Celui-ci posa une main hésitante sur son épaule et il s'empressa de la repousser. Il ne voulait pas être touché. Surtout pas par lui. Il voulait aller dans sa chambre et dormir… encore et toujours…

-Nous avons besoin de parler Harry.

-Non, tu as besoin de parler. Pas moi.

-Nous avons besoin de parler.

-Ne prétends pas connaître mes désirs mieux que moi-même.

-Tu es mon fils.

-Et alors? Ça veut dire que tu as accompli l'exploit extrême d'éjaculer à l'intérieur de ma mère et de féconder son ovule. Ça ne veut pas dire que tu me connais.

Les yeux bruns de son père s'écarquillèrent visiblement abasourdi. Il n'en avait rien à faire. Il n'avait pas envie de l'entendre dire ses conneries dont il se fichait éperdument. Il voulait aller dormir.

-Harry… Je sais que nous avons besoin de parler. Il y a trop de non-dits entre nous.

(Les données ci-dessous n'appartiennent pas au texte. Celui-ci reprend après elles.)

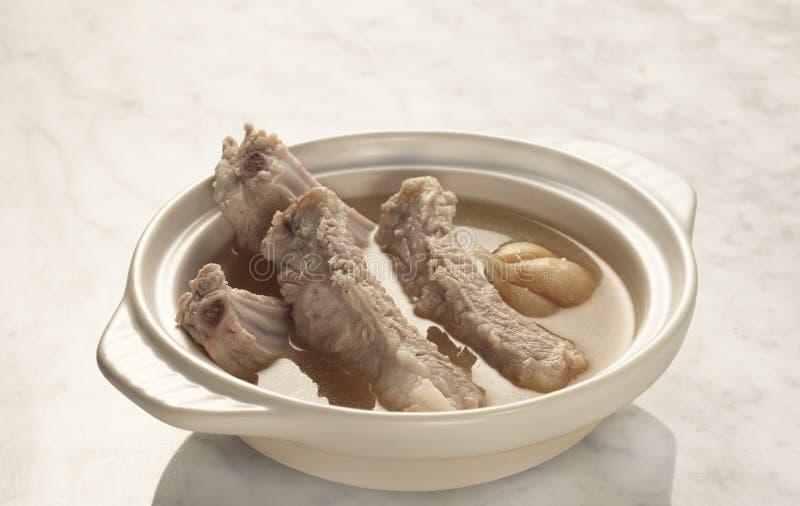 Суп нервюры свинины стоковая фотография rf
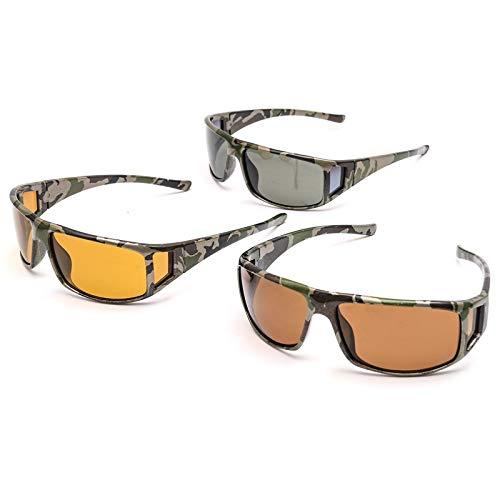 un e Montura Aptos bicicleta un Protección duro en sol Ir Pescar UV y de Hombres Mujeres– con estuche Camuflaje Amarillo para Incluye Envolvente Cómoda y – – Gafas Caza pañuelo 1 Para gvqwYWZ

Harry lui lança un regard venimeux en le voyant faire un mouvement pour s'approcher de lui. Il ne voulait pas être touché, bordel! Ne pouvait-il pas comprendre quelque chose d'aussi simple que cela? Son père sembla comprendre son message silencieux puisqu'il garda sagement ses mains le long de son corps.

-Harry…

-Tu veux parler à quelqu'un qui veut d'écouter? Demanda froidement Harry.

-Je veux parler à mon fils.

-Il y a un moyen pour que tu parles au deux.

Les yeux bruns de son père s'illuminèrent.

-Prend une photo de moi à 10 ans… Ensuite une photo de moi à 11 ans… Jusqu'à mes 15 ans… Et parle-leur. Dis-leur tout ce que tu as sur le cœur. Je suis convaincu qu'ils veulent d'écouter. Le moi de maintenant n'en a rien à foutre de ce que tu as à dire.

Cette fois-ci, il le bouscula sans ménagement et parti s'enfermer dans sa chambre. Voilà qui était mieux. Le silence… dans la plus parfaite des solitudes… Être seul était le seul moyen d'arrêter de souffrir. Il le comprenait parfaitement maintenant.